Was ist humanistische Hypnotherapie?
Der Begriff „humanistische Hypnotherapie“ erscheint zunächst paradox: Im traditionellen Verständnis arbeitet Hypnotherapie mit bewusstseinsferner suggestiver „Einflussnahme“ in einem Zustand der Versenkung. Humanistische Psychotherapie hingegen betont achtsames Gewahrsein, Wahlfreiheit, Gestaltungskraft und Selbstverantwortung des Patienten. Wie geht das zusammen? Ich praktiziere Hypnotherapie auf der Basis einer humanistischen Grundhaltung. Das ist eine besonders wirkungsvolle Arbeitsweise für existenziell wirksame und nachhaltige psychotherapeutische Transformationsprozesse.
Was ist Hypnotherapie?
Jeder Mensch kennt spontane Trance-Zustände im Alltag, Momente seltsamer Abwesenheit, Dösigkeit oder Versunkenheit, zum Beispiel bei längeren Autofahrten oder ausgelöst durch eine ergreifende Musik oder einen spannenden Kinofilm. Trance ist ein veränderter Zustand des Erlebens und Verhaltens, der weder mit dem alltäglichen Wachbewusstsein, noch mit Schlaf identisch sind. Vergleichbare leichte oder tiefere dissoziative Zustände von Entspannung und Versenkung werden im Rahmen einer Hypnotherapie vom Therapeuten eingeladen, angeleitet und begleitet, und ihre speziellen Möglichkeiten werden psychotherapeutisch genutzt. Das kontinuierliche Hinübergleiten in den Trancezustand und dessen therapeutische Nutzung geschieht mit Hilfe von Suggestion (d.h. von Vorschlägen, Einladungen). Das können auf eine bestimmte Weise formulierte Worte oder Sätze, die Stimmlage, aber auch behutsame Berührungen oder innere Bilder sein.
Ein Zustand mit besonderen Fähigkeiten
Trance bedeutet eine Verminderung der kontrollierenden, aber auch musterverhafteten Aktivitäten des alltäglichen Wachbewusstseins und gleichzeitig eine Stärkung der selbstständigen, kreativen Möglichkeiten des Unbewussten. Das Alltagsbewusstsein tendiert dazu, in gewohnten emotionalen, kognitiven und sozialen Mustern zu verharren und damit auch zur Aufrechterhaltung psychischer Probleme beizutragen. Entsprechend kann das Eintauchen in einen flexibleren, ressourcenvollen Bewusstseinszustand helfen, psychotherapeutisch Fortschritte zu erreichen.
Abgespaltene Anteile und Ressourcen
Psychische Anteile, die (besonders in der Kindheit) als unerträglich empfunden wurden, sind oft vom Bewusstsein oder anderen psychischen Anteilen getrennt gehalten („dissoziiert“), d.h. normalerweise integrierte psychische Funktionen sind voneinander isoliert. So kann beispielsweise die Wahrnehmung des Körpers aus dem Gewahrsein abgespalten sein, die Kontinuität des Gedächtnisses kann unterbrochen, traumatische Gefühle und Erinnerungen können unzugänglich sein, was zu verschiedenen Formen von psychischem Leid beiträgt. In Trance ist es möglich, abgespaltene Anteile mit spezifischen hypnotischen Techniken behutsam verarbeitbar und integrierbar zu machen.

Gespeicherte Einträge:
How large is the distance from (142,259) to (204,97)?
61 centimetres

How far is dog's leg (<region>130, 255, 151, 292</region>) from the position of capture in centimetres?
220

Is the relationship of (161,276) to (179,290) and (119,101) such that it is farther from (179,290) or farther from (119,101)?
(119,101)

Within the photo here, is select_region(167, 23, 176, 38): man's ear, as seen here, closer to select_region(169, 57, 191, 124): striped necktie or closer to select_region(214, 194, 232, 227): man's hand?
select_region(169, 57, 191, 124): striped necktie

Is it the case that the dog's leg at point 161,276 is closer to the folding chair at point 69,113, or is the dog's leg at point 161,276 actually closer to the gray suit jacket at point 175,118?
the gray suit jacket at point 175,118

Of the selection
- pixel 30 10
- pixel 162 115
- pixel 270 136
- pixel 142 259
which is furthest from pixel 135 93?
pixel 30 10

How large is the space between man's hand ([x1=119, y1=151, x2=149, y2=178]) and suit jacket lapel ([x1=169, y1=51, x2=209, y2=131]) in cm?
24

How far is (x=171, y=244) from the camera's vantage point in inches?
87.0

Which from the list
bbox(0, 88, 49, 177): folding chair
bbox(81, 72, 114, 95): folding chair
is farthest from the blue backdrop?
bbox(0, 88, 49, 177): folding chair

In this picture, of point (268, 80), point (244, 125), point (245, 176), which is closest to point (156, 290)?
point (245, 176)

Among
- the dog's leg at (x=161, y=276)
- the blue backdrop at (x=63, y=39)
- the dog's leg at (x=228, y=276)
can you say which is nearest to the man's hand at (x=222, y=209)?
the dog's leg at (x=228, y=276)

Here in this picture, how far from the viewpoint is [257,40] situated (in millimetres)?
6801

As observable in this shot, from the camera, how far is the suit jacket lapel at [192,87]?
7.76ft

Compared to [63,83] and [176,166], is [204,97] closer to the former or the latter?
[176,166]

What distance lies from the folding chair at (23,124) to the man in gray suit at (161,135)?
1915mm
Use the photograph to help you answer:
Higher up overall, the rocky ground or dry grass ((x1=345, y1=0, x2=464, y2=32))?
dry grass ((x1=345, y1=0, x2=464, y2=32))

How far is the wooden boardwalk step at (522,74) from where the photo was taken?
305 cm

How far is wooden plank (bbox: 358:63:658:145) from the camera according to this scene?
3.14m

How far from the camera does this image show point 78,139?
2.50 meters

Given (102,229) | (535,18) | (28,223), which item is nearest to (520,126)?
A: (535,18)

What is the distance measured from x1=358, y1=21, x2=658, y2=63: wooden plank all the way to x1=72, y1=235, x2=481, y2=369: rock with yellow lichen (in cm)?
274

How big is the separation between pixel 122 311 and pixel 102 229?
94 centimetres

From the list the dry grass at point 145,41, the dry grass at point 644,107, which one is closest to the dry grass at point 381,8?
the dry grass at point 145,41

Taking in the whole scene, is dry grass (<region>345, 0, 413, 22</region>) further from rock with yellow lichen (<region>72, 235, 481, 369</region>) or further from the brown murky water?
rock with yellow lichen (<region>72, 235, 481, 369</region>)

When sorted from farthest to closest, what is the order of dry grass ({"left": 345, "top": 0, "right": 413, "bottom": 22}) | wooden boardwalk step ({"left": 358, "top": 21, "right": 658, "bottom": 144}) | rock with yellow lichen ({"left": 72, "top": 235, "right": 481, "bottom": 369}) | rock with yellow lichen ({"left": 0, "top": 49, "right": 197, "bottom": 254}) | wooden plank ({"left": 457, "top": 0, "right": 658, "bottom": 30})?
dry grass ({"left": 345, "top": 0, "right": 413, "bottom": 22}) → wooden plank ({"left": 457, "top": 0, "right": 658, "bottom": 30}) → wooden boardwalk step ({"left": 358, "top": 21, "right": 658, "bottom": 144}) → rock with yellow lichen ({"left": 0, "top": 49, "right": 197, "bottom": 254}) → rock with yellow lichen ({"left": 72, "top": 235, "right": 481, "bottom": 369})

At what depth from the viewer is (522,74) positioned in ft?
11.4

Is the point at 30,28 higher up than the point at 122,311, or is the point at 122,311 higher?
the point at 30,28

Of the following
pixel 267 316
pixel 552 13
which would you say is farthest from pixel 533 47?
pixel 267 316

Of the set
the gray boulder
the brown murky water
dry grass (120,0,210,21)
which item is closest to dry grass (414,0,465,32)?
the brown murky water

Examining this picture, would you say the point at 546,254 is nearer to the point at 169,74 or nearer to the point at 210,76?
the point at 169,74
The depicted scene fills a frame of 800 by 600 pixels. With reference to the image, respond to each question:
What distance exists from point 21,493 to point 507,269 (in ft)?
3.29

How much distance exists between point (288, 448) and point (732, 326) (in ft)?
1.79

WAS GEFRAGT IST: Gib den Textauszug über humanistische Hypnotherapie von „Was ist humanistische“ bis einschließlich „Was ist Hypnotherapie?“ wortgetreu wieder.

ANTWORT ZUR AUFGABE:
Was ist humanistische Hypnotherapie?
Der Begriff „humanistische Hypnotherapie“ erscheint zunächst paradox: Im traditionellen Verständnis arbeitet Hypnotherapie mit bewusstseinsferner suggestiver „Einflussnahme“ in einem Zustand der Versenkung. Humanistische Psychotherapie hingegen betont achtsames Gewahrsein, Wahlfreiheit, Gestaltungskraft und Selbstverantwortung des Patienten. Wie geht das zusammen? Ich praktiziere Hypnotherapie auf der Basis einer humanistischen Grundhaltung. Das ist eine besonders wirkungsvolle Arbeitsweise für existenziell wirksame und nachhaltige psychotherapeutische Transformationsprozesse.
Was ist Hypnotherapie?